(CNSNews.com) – President Barack Obama ripped into the House Republican budget Tuesday, but conceded that the centerpiece of his own budget proposal – a tax hike on high income earners – may not reduce the deficit.
“In a few weeks there will be a vote on what we call the Buffett Rule. Simple concept -- if you make more than $1 million a year, not if you have $1 million, if you make more than $1 million annually, then you should pay at least the same percentage of your income in taxes as middle class families do,” Obama said, speaking to newspaper executives at the American Society of Newspaper Editors.
“On the other hand, if you make under $250,000 a year, like 98 percent of American families do, then your taxes shouldn’t go up,” he said.
But Obama added: “Now you’ll hear some people point out that the Buffett rule alone won’t raise enough revenue to solve our deficit problems. Maybe not. But it’s definitely a step in the right direction.”
The president’s Fiscal Year 2013 budget proposal said: “No household making over $1 million annually should pay a smaller share of its income in taxes than middle-class families pay. As Warren Buffett has pointed out, his effective tax rate is lower than his secretary’s. And, the President is now specifically proposing that in observance of the Buffett rule, those making over $1 million should pay no less than 30 percent of their income in taxes.” (See earlier story.)
Obama spent most of his speech denouncing the Republican budget, which passed the House last week.

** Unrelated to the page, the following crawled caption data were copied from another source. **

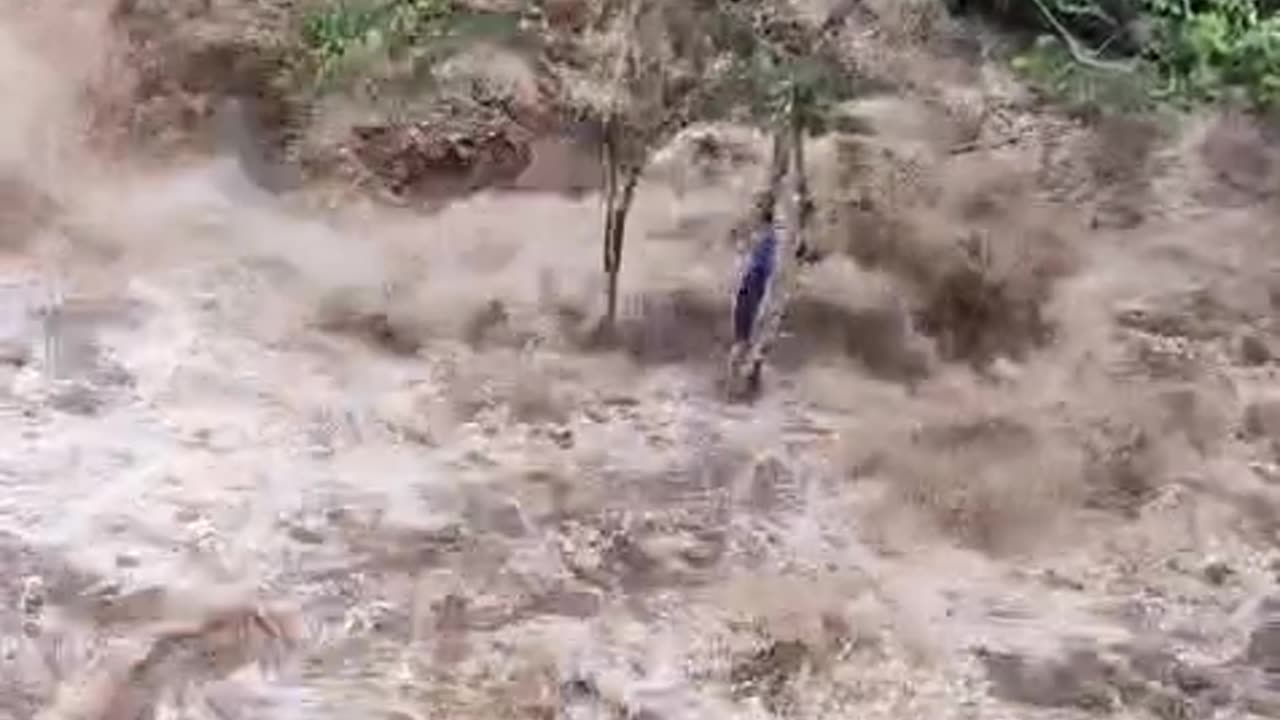 ¡Rescate de película en Guanay!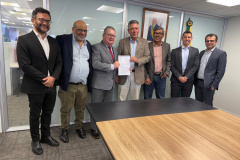 BRDE busca alternativas junto à Finep para retomar financiamentos à inovação na região Sul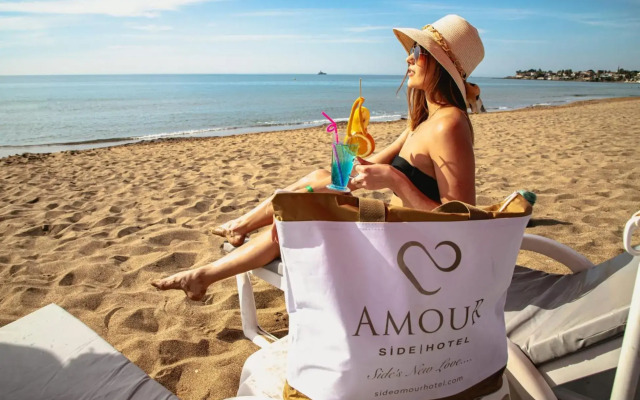 Side Amour Hotel - All Inclusive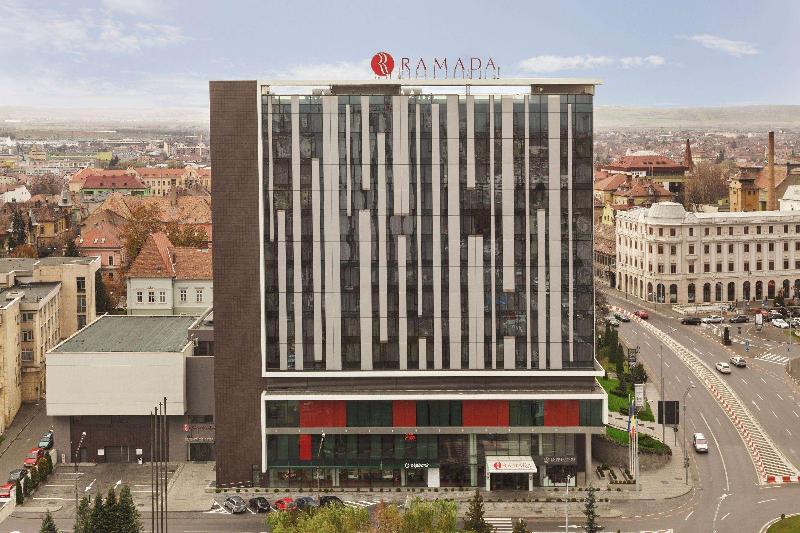 هتل Ramada Sibiu
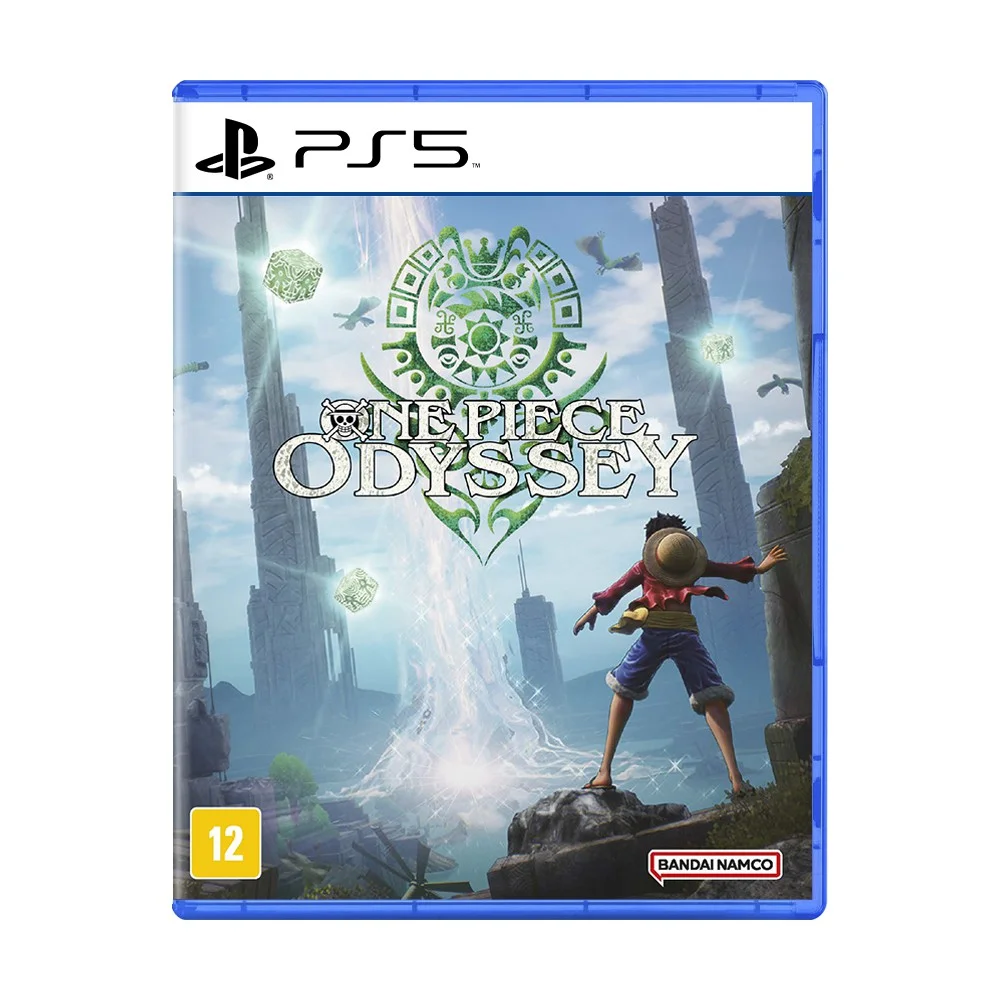 Jogo One Piece Odyssey - PS5 - MeuGameUsado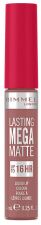 Lasting Mega Matte Liquid Lipstick 5.5 ml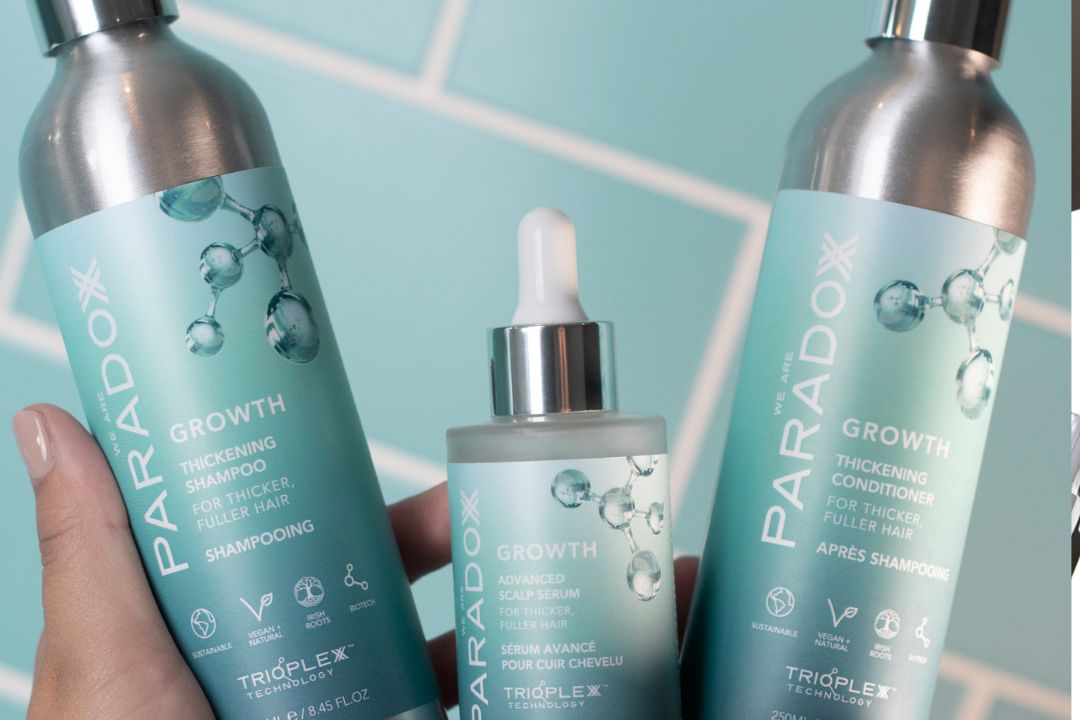WE ARE PARADOXX clean haircare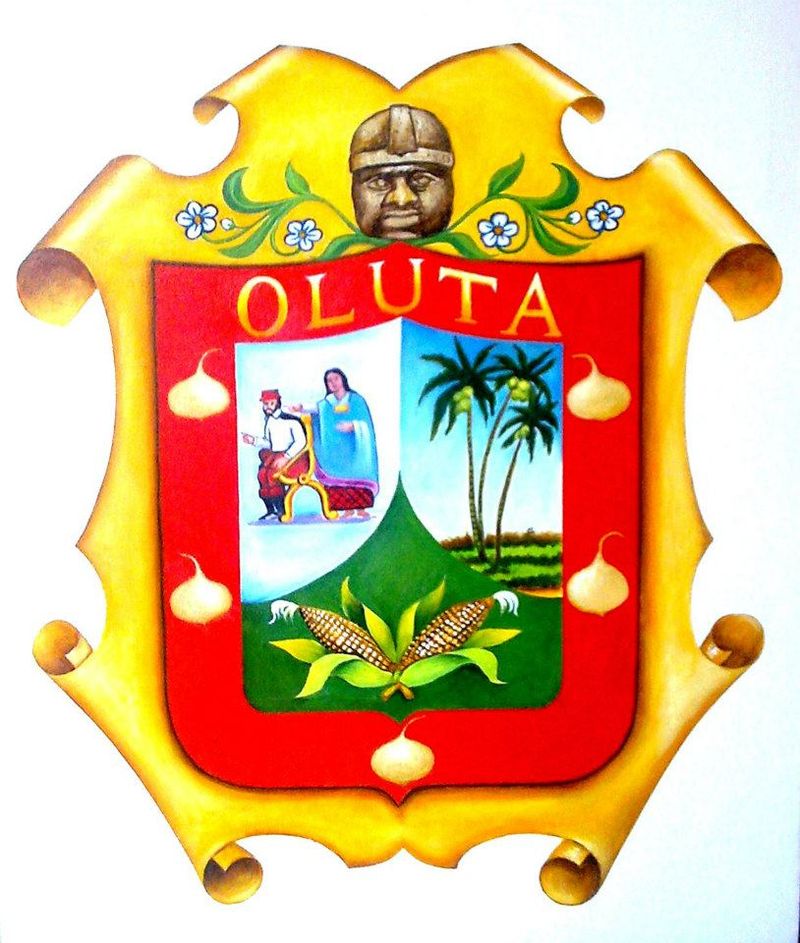 Escudo de Oluta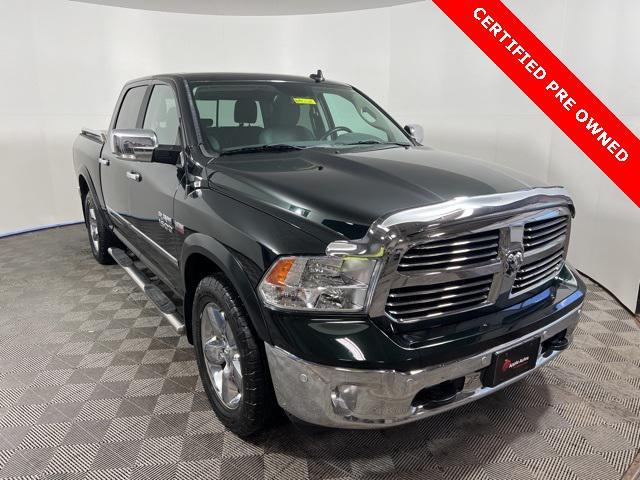 used 2017 Ram 1500 car, priced at $23,944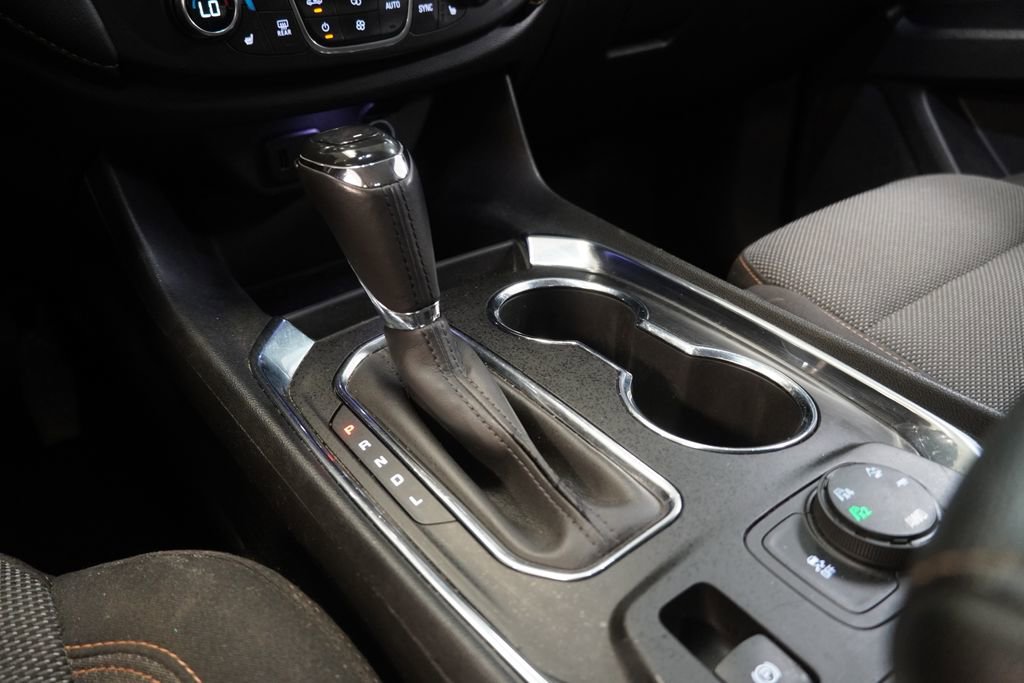 Used 2018 Chevrolet Traverse LT image 22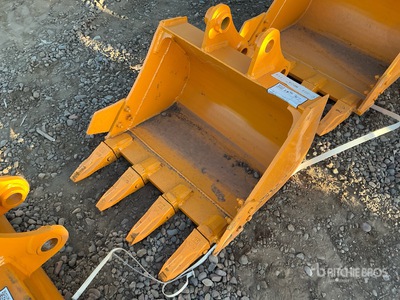 2026 GIYI 24 in Digging دلو حفارة - Fits Cat 303 (Unused)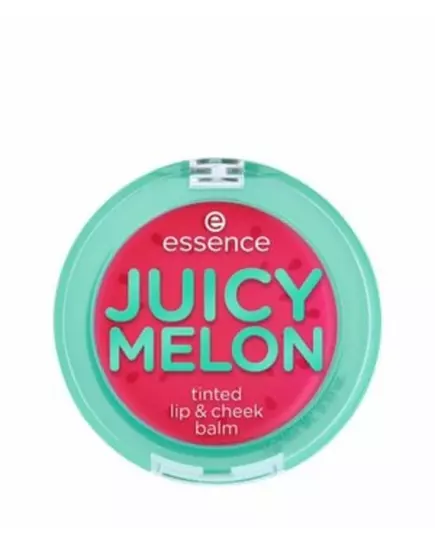 Тинт для губ и щёк Essence JUICY MELON Pink, 3 г, изображение 3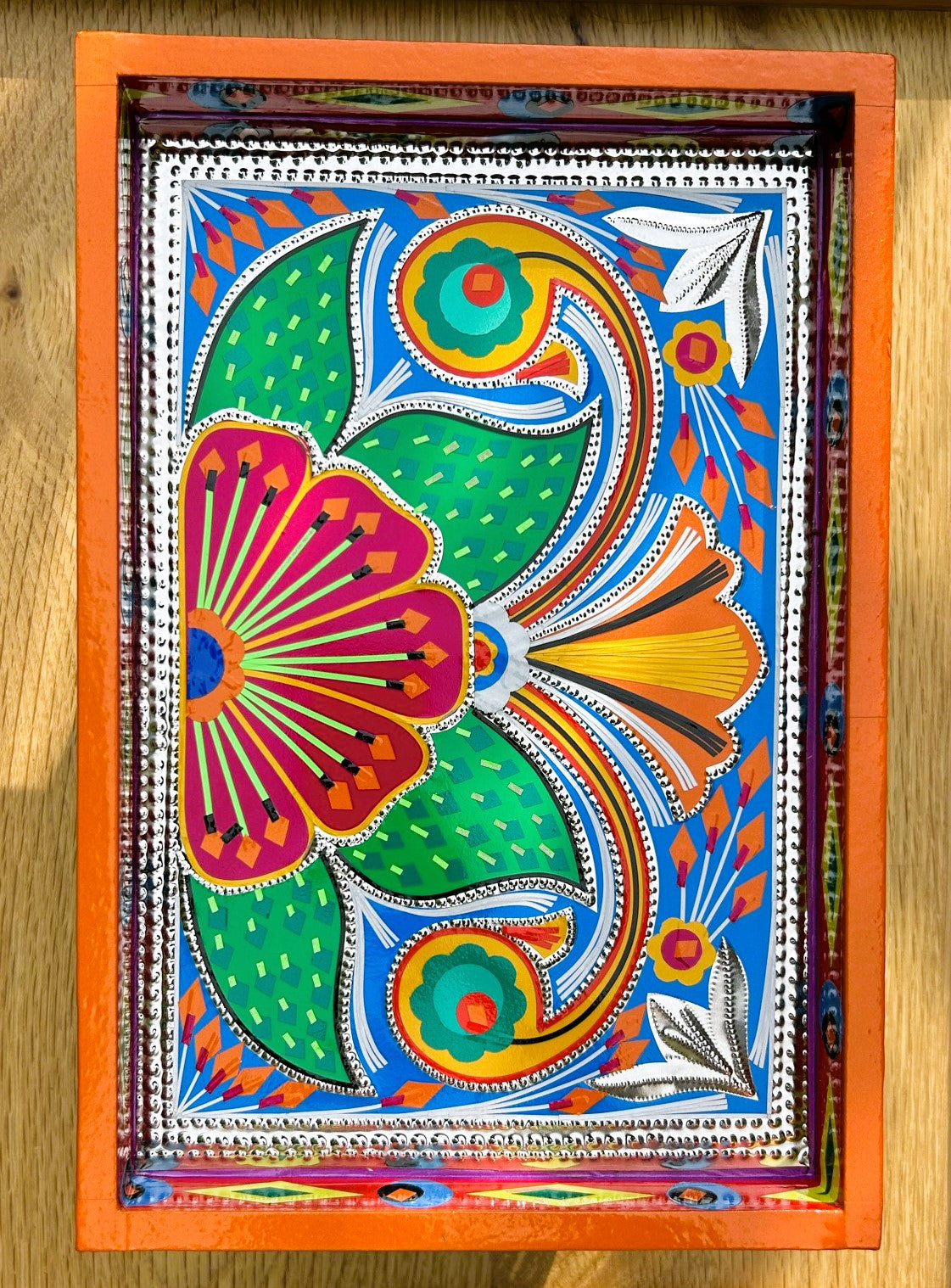 Chamakpatti Thaila (Orange) - Truck'r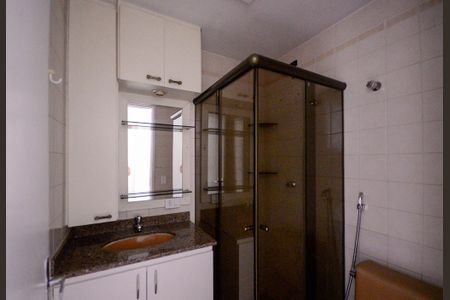 Apartamento à venda com 86m², 3 quartos e 1 vaga Apartamento à venda com 86m², 3 quartos e 1 vagaBanheiro Social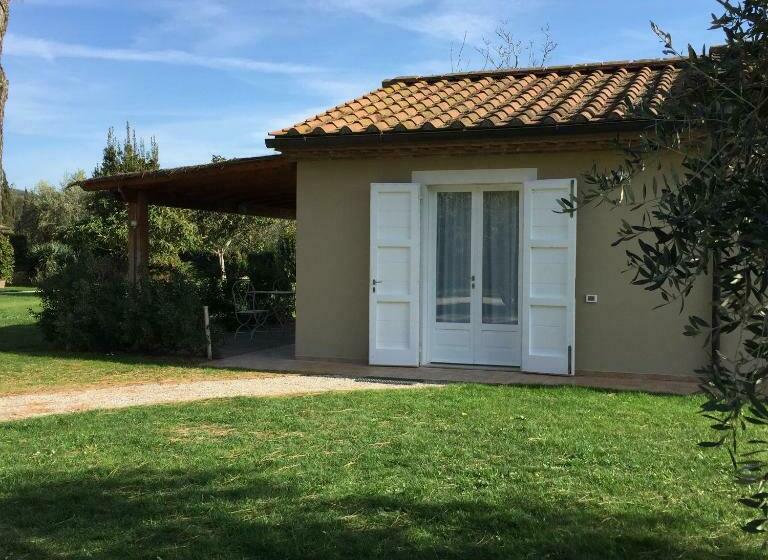 آپارتمان 1 خوابه, Relais Le Fornacelle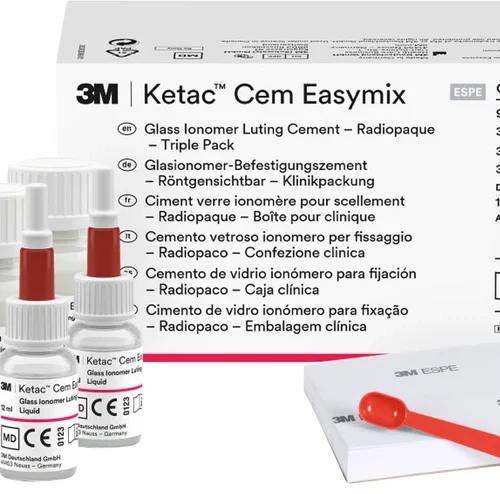 Ketac™ Cem Easymix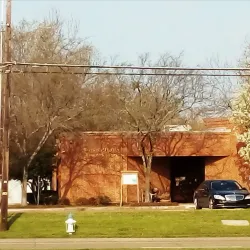 Forney Public Library - Forney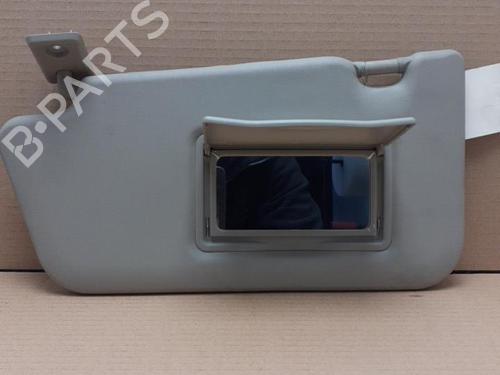Left sun visor NISSAN MICRA III (K12) 1.2 16V | BP24759414I1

The budget, spearheaded by House Budget Committee Chairman Rep. Paul Ryan (R-Wis.), aims to slash the deficit and tax rates in return for eliminating many popular tax breaks. Obama criticized Republican front-runner Mitt Romney for endorsing the budget as “marvelous.”
Obama said Tuesday that the Ryan plan would gut Medicare and other programs such as aid to college students and highway and rail projects.
“This congressional Republican budget is something different altogether. It is a Trojan horse,” Obama said. “Disguised a deficit reduction plan, it is really an attempt to impose a radical vision on our country. It is thinly veiled social Darwinism.
The president added: “It is antithetical to our entire history as a land of opportunity and upward mobility to everybody who is willing to work for it, a place where prosperity doesn’t trickle down from the top but grows out from the heart of the middle class, and by gutting the very things we need to grow an economy that’s built to last. Education and training. Research and development. Our infrastructure. It is a prescription for decline.”
The Senate has not proposed a budget for more than a year. Senate Majority Leader Harry Reid (D-Nev.) said it likely would not propose one.